§ Exercise directions: Rename every "shrub" in the lines below to "bush". Write out all the lines again with nothing else changed.

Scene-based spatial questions

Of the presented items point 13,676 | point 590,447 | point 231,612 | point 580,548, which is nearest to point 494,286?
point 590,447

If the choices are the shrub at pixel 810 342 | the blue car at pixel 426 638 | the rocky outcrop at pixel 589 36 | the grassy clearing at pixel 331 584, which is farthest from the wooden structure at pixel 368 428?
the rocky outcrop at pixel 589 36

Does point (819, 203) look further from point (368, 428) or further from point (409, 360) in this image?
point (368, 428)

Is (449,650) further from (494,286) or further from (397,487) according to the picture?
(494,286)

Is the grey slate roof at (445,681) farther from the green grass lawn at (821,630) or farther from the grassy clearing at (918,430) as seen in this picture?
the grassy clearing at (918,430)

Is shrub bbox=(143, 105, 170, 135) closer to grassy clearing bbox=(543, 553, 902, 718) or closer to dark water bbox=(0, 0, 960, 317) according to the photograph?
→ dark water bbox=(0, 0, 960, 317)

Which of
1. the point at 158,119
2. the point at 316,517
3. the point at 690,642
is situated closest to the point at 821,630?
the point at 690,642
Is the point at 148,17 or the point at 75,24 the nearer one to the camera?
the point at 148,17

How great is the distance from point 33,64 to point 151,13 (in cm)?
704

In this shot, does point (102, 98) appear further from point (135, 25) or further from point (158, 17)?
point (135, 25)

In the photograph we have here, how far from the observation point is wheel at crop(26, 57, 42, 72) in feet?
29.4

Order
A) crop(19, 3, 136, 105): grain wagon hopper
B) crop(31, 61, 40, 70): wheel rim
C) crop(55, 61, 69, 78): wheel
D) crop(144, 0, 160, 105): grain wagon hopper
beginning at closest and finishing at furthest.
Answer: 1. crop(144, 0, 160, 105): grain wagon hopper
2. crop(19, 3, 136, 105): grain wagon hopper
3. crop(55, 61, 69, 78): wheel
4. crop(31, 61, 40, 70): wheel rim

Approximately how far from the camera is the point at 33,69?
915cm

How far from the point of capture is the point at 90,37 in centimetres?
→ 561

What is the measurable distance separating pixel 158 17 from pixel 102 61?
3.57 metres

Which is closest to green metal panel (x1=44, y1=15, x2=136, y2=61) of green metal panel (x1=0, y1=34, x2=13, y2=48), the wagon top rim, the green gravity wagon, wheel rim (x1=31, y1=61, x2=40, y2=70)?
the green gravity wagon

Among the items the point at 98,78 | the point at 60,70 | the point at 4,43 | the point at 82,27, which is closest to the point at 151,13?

§ Result for this task:
Of the presented items point 13,676 | point 590,447 | point 231,612 | point 580,548, which is nearest to point 494,286?
point 590,447

If the choices are the bush at pixel 810 342 | the blue car at pixel 426 638 | the rocky outcrop at pixel 589 36 | the grassy clearing at pixel 331 584, which is farthest from the wooden structure at pixel 368 428?
the rocky outcrop at pixel 589 36

Does point (819, 203) look further from point (368, 428) or further from point (409, 360) in this image?
point (368, 428)

Is (449,650) further from (494,286) or further from (397,487) according to the picture?
(494,286)

Is the grey slate roof at (445,681) farther from the green grass lawn at (821,630) or farther from the grassy clearing at (918,430) as seen in this picture?
the grassy clearing at (918,430)

Is bush bbox=(143, 105, 170, 135) closer to grassy clearing bbox=(543, 553, 902, 718) or closer to dark water bbox=(0, 0, 960, 317) according to the photograph?
→ dark water bbox=(0, 0, 960, 317)

Which of
1. the point at 158,119
2. the point at 316,517
3. the point at 690,642
is situated closest to the point at 821,630?
the point at 690,642
Is the point at 148,17 or the point at 75,24 the nearer one to the camera?
the point at 148,17

How great is the distance from point 33,64 to point 151,13 (in cm)?
704

In this shot, does point (102, 98) appear further from point (135, 25) or further from point (158, 17)?
point (135, 25)

In the photograph we have here, how far from the observation point is wheel at crop(26, 57, 42, 72) in feet?
29.4

Order
A) crop(19, 3, 136, 105): grain wagon hopper
B) crop(31, 61, 40, 70): wheel rim
C) crop(55, 61, 69, 78): wheel
D) crop(144, 0, 160, 105): grain wagon hopper
beginning at closest and finishing at furthest.
Answer: 1. crop(144, 0, 160, 105): grain wagon hopper
2. crop(19, 3, 136, 105): grain wagon hopper
3. crop(55, 61, 69, 78): wheel
4. crop(31, 61, 40, 70): wheel rim

Approximately how far from the camera is the point at 33,69?
915cm

How far from the point of capture is the point at 90,37 in centimetres?
→ 561

What is the measurable distance separating pixel 158 17 from pixel 102 61?
3.57 metres

Which is closest to green metal panel (x1=44, y1=15, x2=136, y2=61) of green metal panel (x1=0, y1=34, x2=13, y2=48), the wagon top rim, the green gravity wagon, wheel rim (x1=31, y1=61, x2=40, y2=70)?
the green gravity wagon

Among the items the point at 98,78 | the point at 60,70 | the point at 4,43 | the point at 82,27, which is closest to the point at 151,13?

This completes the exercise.